• **Set problem A**
Identify each line in the listing below that contains the string "instances", and copy those lines out.

# Measurements



## cabinetman (Jul 5, 2007)

Reading a ruler, or reading plans, can be your nightmare. I was taught in mechanical drawing to do all measurements with the same notations for the same drawing. For example, if you are using inches, use it for all dimensions. If you use feet and inches, remember the notation. Reading architectural plans can create a confusion if you read a feet/inch measurement as inches.

If your measurement is 18" (eighteen inches), that could also be one foot-six inches (1'-6"). Now, a quick look at 1'-6" could look like sixteen inches (16"). 

As for reading a tape measure, if you get in the habit of "cutting the one" (using the 1 as the start marker instead of the end clip) you have to remember that the actual dimension is 1" less. I've goofed that up more than once.:yes:












 







.


----------



## JimRich (Jun 10, 2011)

Good advice!

I have gotten in the habit of using same measuring device. I don't swap tape measures during a project. I sync it with my table saw, just to make sure I don't have tiny differences in lengths.


----------



## Brink (Nov 22, 2010)

Try working in my screwed up world. I'm left handed, except to write, scissor and saw.

I've always held rules in the left hand, therefore, the numbers are upside down. Go the other way, I screw up.

Then there's the foreign machines I work on, have to learn to convert metric to u.s. fast. 1.2, is it inches or mm?


----------



## cabinetman (Jul 5, 2007)

Brink said:


> I've always held rules in the left hand, therefore, the numbers are upside down. Go the other way, I screw up.


You can buy left handed tape measures, like this.









 





 
.


----------



## Brink (Nov 22, 2010)

Thanks, I was so happy to get one...then I started messing up measurements. I'm so used to having upside down numbers.


----------



## Joe Lyddon (Mar 13, 2007)

cabinetman said:


> Reading a ruler, or reading plans, can be your nightmare. I was taught in mechanical drawing to do all measurements with the same notations for the same drawing. For example, if you are using inches, use it for all dimensions. If you use feet and inches, remember the notation. Reading architectural plans can create a confusion if you read a feet/inch measurement as inches.
> 
> If your measurement is 18" (eighteen inches), that could also be one foot-six inches (1'-6"). Now, a quick look at 1'-6" could look like sixteen inches (16").

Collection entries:
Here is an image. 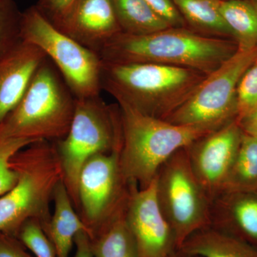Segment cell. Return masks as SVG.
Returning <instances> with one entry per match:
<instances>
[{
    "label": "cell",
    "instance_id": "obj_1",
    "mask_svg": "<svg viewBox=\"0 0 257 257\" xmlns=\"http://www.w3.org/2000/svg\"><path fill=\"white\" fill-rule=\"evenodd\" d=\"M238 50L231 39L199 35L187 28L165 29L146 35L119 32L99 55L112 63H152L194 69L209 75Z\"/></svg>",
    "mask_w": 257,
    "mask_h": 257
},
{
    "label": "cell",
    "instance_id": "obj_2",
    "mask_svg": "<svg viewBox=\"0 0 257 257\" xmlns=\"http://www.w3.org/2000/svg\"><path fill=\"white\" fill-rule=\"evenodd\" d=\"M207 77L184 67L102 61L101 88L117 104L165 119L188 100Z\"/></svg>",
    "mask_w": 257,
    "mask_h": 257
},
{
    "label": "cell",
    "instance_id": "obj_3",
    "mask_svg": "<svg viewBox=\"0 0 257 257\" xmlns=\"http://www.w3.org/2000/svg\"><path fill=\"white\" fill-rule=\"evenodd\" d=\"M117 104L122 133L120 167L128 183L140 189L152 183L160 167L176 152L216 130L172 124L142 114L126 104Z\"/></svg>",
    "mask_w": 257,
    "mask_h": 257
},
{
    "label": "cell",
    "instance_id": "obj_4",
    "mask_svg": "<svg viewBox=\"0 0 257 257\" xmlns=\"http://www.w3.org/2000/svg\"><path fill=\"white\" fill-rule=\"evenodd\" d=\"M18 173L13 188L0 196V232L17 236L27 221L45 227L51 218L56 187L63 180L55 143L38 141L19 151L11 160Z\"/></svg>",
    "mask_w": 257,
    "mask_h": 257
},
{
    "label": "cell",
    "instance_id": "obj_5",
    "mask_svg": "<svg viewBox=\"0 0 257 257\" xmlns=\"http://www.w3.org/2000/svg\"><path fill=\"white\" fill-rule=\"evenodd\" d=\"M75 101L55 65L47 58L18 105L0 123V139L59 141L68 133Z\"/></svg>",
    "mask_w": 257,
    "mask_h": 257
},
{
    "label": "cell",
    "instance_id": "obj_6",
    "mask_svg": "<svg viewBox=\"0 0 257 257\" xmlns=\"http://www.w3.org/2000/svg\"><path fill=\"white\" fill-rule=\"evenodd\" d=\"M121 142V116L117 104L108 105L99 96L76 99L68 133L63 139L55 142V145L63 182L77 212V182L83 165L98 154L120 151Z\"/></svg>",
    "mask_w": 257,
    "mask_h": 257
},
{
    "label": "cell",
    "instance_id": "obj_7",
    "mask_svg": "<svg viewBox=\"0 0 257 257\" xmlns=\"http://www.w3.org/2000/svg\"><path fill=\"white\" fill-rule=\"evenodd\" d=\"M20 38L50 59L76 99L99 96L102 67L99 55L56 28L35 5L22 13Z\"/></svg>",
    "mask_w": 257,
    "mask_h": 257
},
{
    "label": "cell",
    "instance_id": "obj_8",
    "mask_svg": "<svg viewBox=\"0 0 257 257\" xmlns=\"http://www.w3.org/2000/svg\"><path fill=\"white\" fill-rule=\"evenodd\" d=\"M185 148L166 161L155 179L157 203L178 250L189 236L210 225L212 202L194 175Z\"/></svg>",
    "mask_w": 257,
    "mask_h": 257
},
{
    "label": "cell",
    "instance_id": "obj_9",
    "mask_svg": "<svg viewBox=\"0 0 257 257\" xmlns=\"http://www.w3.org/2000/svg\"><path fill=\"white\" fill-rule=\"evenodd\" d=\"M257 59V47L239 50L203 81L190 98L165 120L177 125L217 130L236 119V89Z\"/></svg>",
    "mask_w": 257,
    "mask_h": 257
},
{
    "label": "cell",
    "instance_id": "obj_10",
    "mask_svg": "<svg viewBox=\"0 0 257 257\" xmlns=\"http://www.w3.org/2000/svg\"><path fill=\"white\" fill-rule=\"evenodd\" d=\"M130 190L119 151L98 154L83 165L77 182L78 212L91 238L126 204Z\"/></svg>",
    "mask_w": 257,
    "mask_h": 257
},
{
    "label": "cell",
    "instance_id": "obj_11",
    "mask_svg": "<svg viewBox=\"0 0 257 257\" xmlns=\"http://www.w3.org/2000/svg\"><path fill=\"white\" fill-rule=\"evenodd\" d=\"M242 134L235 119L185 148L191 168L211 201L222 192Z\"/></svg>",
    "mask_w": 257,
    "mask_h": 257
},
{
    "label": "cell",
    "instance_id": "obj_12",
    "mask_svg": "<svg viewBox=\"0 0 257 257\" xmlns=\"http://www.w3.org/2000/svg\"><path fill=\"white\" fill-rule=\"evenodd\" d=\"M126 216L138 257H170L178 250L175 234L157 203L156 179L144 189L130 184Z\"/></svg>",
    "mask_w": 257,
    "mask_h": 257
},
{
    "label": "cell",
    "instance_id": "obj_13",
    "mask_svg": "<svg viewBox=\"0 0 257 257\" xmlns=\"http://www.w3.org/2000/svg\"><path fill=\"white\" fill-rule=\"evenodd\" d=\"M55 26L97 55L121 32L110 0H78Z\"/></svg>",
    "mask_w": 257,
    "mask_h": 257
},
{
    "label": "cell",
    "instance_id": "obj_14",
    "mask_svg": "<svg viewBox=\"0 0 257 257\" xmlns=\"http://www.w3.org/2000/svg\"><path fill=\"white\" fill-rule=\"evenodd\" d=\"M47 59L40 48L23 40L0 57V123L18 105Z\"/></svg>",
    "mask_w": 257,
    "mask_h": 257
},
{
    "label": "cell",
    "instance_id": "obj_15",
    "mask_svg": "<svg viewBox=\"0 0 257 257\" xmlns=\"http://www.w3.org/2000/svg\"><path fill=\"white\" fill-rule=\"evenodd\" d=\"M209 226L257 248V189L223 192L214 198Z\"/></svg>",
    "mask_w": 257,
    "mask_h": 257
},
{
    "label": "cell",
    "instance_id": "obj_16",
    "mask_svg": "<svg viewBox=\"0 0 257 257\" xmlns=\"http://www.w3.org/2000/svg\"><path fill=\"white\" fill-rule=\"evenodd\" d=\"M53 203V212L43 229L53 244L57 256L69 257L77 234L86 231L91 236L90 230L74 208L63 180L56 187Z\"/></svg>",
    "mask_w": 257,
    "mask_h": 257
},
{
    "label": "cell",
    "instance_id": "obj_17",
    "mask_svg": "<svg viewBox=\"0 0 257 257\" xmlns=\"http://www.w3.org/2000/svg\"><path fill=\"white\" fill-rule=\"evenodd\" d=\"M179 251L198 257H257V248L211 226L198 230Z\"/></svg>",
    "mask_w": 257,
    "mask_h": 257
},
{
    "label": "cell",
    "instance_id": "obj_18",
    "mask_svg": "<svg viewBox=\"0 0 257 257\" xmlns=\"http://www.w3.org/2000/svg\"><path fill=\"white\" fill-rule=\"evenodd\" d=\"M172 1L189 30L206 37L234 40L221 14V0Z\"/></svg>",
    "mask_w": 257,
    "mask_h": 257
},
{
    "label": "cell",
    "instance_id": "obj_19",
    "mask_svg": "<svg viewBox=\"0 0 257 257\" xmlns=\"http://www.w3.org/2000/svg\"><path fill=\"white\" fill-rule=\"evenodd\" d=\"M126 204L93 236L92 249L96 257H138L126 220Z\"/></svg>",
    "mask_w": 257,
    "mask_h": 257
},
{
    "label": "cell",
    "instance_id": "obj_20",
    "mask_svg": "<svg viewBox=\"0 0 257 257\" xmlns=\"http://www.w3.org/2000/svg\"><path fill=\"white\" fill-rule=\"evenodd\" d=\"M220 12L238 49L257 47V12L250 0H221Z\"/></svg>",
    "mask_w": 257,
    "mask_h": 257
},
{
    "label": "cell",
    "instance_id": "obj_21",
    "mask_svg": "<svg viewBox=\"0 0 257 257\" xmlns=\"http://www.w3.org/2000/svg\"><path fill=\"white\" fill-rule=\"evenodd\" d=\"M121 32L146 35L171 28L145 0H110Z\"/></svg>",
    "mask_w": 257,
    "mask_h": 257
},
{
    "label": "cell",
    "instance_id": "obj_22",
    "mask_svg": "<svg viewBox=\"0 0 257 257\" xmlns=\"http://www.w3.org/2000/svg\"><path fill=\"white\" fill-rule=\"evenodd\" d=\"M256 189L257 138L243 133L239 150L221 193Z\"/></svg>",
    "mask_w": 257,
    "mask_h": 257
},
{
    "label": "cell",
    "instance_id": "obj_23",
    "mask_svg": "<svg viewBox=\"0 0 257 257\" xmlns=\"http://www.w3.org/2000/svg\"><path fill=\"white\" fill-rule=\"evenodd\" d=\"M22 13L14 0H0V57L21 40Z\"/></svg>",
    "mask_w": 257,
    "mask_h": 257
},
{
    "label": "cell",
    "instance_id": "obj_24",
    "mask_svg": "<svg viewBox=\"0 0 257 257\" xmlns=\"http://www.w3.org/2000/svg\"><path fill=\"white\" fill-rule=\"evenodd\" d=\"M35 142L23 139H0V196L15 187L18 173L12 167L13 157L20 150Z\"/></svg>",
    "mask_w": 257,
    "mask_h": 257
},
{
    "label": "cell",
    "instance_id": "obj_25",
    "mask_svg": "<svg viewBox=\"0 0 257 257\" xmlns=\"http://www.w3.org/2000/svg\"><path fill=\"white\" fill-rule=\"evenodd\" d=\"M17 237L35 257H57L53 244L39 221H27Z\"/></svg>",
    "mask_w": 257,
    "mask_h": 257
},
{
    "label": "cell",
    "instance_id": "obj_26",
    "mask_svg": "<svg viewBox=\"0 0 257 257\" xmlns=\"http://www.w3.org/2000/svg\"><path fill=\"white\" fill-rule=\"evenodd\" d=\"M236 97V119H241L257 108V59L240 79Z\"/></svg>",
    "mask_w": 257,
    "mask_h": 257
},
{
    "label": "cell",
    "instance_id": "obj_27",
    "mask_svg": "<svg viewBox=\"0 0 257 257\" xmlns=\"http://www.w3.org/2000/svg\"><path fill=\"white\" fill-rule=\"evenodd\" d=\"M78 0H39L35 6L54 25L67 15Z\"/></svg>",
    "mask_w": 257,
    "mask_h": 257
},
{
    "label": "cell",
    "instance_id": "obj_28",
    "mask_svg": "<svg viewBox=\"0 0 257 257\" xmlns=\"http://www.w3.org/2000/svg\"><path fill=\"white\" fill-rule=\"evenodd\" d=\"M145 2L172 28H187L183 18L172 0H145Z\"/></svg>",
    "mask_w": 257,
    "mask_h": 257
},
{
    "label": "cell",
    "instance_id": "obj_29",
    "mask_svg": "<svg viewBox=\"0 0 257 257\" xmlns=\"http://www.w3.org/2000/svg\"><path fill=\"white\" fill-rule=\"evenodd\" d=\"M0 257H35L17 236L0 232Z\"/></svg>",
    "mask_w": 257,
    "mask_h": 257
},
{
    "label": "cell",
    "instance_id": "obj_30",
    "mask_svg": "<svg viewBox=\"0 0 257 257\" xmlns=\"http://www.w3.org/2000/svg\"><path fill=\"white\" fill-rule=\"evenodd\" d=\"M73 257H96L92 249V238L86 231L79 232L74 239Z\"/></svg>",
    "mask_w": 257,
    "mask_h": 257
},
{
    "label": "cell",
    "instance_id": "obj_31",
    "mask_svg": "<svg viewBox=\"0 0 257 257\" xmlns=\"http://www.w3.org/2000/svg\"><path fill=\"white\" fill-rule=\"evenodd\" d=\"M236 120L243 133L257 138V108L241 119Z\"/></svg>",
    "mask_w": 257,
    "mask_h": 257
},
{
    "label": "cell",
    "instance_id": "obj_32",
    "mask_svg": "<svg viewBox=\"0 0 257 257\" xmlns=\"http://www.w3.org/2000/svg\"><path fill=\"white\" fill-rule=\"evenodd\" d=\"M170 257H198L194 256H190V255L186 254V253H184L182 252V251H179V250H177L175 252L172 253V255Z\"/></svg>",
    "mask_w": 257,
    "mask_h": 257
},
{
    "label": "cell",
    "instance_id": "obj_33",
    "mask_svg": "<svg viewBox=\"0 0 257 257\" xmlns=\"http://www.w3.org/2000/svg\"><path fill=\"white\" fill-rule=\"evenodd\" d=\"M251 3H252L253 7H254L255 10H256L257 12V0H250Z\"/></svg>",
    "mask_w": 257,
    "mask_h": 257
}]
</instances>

• **Set problem B**
In the measurements thread, what does JimRich sync his tape measure with?

• **Exercise result A**
Returning <instances> with one entry per match:
<instances>
</instances>

• **Exercise result B**
His table saw.